Interaction of temperature, soil moisture, seed treatment, cultivar, and soybean cyst nematode in root rot of soybean

The root rot complex comprised of Fusarium species, Rhizoctonia solani, Phytophthora sojae, and Pythium species is a major contributor to yield loss in soybean. Due to its wide distribution, Fusarium solani is possibly the most important contributor to losses caused by this complex in Minnesota. Heterodera glycines, commonly known as soybean cyst nematode (SCN), is the most destructive soilborne pathogen of soybean. Yield losses to Fusarium root rot and SCN for 2005 in Minnesota were estimated to be 85,000 tons and 250,000 tons, respectively. The etiology of seed, seedling, and root rots of soybean in Minnesota is poorly understood, and the interactions between the major root infecting pathogens of soybean are even less well understood. Root rot of soybean during germination and emergence is a major cause of stand establishment problems. Seed treatment fungicides have provided inconsistent control of pre-emergence seed, seedling, and root rot during field trials in Minnesota, and cultivars resistant to native isolates of F. solani are not available. Previous studies have investigated the interaction between SCN and Fusarium virguliforme, but not between SCN and F. solani. This is important, since SCN is prevalent in agricultural soils in Minnesota.
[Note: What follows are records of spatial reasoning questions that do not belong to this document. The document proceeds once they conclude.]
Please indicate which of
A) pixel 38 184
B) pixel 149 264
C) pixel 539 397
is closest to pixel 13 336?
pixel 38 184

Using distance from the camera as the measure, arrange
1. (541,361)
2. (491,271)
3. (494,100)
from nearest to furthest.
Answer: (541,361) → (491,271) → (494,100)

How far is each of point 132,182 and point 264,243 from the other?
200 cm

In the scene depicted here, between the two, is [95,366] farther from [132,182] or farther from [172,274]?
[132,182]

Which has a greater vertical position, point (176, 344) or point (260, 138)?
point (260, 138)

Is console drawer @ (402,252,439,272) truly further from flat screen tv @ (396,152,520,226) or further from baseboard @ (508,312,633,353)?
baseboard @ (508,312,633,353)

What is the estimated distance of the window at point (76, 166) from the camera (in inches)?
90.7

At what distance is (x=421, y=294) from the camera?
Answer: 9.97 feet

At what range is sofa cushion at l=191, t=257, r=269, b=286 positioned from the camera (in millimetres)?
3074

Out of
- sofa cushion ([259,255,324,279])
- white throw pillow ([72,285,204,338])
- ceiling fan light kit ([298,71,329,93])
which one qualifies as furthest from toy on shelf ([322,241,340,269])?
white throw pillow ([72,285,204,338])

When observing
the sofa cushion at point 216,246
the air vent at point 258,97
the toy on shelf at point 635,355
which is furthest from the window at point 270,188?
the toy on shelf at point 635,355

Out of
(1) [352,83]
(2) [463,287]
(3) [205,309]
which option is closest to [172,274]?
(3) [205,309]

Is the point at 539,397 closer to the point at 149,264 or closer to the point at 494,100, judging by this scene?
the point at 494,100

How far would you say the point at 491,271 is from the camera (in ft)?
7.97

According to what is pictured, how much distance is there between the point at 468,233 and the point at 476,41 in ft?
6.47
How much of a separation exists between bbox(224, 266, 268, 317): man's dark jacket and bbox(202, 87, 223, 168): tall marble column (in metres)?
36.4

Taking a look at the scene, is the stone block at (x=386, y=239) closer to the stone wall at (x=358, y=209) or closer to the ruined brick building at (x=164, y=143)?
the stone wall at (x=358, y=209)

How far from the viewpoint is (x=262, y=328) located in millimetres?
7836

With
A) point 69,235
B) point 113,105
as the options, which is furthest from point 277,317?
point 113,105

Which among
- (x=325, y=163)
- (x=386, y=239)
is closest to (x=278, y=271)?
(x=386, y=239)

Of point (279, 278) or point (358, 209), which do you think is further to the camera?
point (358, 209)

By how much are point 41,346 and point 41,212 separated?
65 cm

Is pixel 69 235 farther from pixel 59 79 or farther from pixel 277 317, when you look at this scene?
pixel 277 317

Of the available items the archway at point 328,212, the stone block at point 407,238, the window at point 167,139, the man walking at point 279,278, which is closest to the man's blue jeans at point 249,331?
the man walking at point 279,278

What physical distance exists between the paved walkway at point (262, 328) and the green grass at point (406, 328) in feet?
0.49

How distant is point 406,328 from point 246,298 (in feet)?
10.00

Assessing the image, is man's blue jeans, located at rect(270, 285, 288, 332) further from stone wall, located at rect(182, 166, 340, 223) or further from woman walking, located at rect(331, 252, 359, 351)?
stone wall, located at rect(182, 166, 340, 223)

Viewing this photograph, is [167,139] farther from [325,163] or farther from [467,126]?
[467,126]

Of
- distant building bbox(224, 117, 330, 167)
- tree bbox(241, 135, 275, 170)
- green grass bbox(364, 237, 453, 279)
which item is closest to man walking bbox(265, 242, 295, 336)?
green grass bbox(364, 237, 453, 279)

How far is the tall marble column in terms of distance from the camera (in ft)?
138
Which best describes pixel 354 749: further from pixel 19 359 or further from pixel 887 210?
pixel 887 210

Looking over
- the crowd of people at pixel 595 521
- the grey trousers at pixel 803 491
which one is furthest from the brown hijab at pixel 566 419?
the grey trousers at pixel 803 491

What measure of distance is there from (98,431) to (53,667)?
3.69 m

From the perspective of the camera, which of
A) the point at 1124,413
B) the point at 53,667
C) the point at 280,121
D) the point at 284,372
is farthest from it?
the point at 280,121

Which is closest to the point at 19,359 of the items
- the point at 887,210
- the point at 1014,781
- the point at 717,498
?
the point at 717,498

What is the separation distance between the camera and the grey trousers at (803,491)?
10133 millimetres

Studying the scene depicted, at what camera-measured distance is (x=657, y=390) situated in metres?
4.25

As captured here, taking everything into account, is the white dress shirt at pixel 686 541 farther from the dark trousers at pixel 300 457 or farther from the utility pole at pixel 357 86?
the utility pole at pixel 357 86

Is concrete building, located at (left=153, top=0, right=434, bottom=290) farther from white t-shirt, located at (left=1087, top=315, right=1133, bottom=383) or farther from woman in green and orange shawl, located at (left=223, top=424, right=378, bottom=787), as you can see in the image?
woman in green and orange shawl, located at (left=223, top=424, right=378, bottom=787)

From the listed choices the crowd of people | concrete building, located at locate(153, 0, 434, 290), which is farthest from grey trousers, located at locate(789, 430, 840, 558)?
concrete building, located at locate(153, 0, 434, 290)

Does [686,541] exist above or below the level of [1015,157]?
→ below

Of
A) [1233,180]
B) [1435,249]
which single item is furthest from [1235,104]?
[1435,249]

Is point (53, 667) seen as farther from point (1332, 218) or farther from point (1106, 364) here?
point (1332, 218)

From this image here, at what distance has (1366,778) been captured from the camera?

My objectives were to (1) determine the relationship between soil temperature and moisture in root infection by Fusarium spp., Pythium spp., P. sojae, and Rhizoctonia spp. in natural soil samples taken from soybean fields in Minnesota, (2) determine the frequency of root infection as a function of seed treatment and sampling time after planting in natural soil, and the soil temperature and moisture conditions at which seed treatments are effective (or not effective), (3) determine the predominant native Fusarium species infecting soybean in Minnesota soil as a function of temperature and soil moisture, (4) screen soybean varieties in maturity group 2 and earlier for partial resistance to Fusarium spp. naturally present in soil, and for partial resistance to an isolate of F. solani artificially inoculated in sterile sand, and (5) determine the effect of soybean taproot infection by an isolate of F. solani on secondary root tip infection by SCN, and vice versa.